Excerpt.
----------
17 February 2008 2,096 views No Comment

To the smoke yesterday to meet up and interview Mark Norton and Mike Warry of the Think Farm design team. Mark was responsible for the superb graphics that featured on the backdrop screen at the O2 show. Both offered an illuminating insight into the creative process that led to the hugely impressive production seen on the night. Their exclusive thoughts will form part of the extensive 02 aftermath coverage in the next Tight But Loose magazine. Be sure not to miss it.

Research into various Zeppelin topics also led me back to the Physical Graffiti album this last week. When February comes around, my mind often drifts off to thoughts of the arrival of said album back in 1975. Its impact 33 years on is no less impressive than it was back then.
----------
Problem set.
1 – From the excerpt, reproduce word for word the part that opens with the words containing "Research into various" and closes with "was back then.".
2 – According to the excerpt, what was Mark Norton responsible for at the O2 show?

Available data.
----------
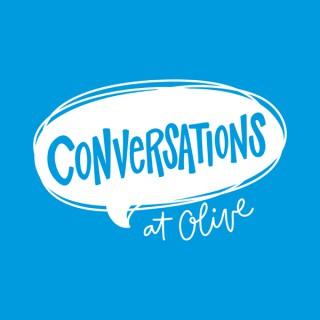 Conversations at Olive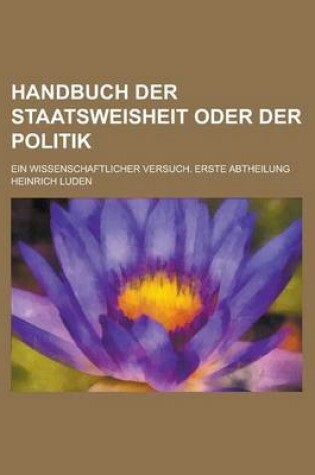 Cover of Handbuch Der Staatsweisheit Oder Der Politik; Ein Wissenschaftlicher Versuch. Erste Abtheilung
----------
Solutions below.
1 –
Research into various Zeppelin topics also led me back to the Physical Graffiti album this last week. When February comes around, my mind often drifts off to thoughts of the arrival of said album back in 1975. Its impact 33 years on is no less impressive than it was back then.

2 – The superb graphics that featured on the backdrop screen.